Lorédan Larchey la présente lui aussi en équivalence en 1872, dans son sens premier : « Aussi frais, aussi sain que la feuille respectée par les hannetons. » Il cite à témoin une phrase de Xavier de Montépin : « Une jeunesse entre quinze et seize, point piquée des hannetons, un vrai bouton de rose. »

J’espère, lecteur, en terminant ce chapitre, que vous l’aurez trouvé de même.

2.

LES INSTITUTIONS

Armée, Guerre

Aussi bien pleure bien battu, comme mal battu.

Vieux proverbe.

La langue française doit beaucoup à l’armée. À toutes les armées, de tous les temps. Si l’on considère que le fond de notre langue vient pour une bonne part, non pas du latin classique des intellectuels romains, mais du « bas latin », sorte d’argot des légionnaires transmis aux peuplades pacifiées, on comprend l’étendue de la reconnaissance que nous devons aux soldats.
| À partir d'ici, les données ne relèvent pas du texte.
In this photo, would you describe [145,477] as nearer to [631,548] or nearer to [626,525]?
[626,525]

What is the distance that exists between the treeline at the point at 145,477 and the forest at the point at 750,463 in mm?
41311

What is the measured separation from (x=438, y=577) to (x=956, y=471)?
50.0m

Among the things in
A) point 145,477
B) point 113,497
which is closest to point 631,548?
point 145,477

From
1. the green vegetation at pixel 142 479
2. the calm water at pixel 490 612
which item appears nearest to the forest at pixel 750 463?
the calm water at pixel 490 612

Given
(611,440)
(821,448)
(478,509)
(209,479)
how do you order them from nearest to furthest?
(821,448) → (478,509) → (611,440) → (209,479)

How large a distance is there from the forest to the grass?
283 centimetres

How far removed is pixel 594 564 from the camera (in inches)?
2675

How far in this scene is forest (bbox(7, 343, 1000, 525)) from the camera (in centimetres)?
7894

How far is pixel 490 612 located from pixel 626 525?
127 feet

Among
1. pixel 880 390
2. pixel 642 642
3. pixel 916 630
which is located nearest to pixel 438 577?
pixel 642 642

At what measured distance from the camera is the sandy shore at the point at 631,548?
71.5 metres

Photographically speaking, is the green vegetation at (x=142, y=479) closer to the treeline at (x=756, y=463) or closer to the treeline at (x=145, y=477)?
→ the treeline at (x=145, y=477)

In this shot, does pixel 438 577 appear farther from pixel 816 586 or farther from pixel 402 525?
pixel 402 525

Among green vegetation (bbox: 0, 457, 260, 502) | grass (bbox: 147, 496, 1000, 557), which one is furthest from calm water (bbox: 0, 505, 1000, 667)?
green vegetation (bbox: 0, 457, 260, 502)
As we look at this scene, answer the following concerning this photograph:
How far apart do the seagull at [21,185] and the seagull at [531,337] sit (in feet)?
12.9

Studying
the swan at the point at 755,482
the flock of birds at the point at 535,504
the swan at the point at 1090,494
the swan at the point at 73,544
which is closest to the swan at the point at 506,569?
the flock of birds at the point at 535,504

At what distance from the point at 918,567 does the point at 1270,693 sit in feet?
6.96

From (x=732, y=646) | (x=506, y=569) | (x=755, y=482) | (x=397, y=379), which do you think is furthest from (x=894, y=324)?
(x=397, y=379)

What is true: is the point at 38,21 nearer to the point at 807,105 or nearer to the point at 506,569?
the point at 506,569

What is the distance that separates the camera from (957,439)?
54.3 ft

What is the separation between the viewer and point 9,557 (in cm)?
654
Le mot tête par exemple, qui en latin testa signifiait « vase de terre cuite », représente au départ une plaisanterie aussi fine que nos « cafetières », « carafes » et autres « calebasses » pour désigner le siège de nos pensées…

Du Moyen Âge jusqu’à nos jours la langue des militaires, langue du plus haut prestige, n’a cessé de fournir des vocables et des locutions d’autant plus imagées que la guerre était fréquente, active, et souvent glorieuse. Car il n’est rien de tel que le soldat pour distribuer à la ronde le vocabulaire de son métier. Parler boutique lui donne du mystère, lui qui revient toujours du seuil de la mort violente ; il en acquiert du charme et de la grandeur.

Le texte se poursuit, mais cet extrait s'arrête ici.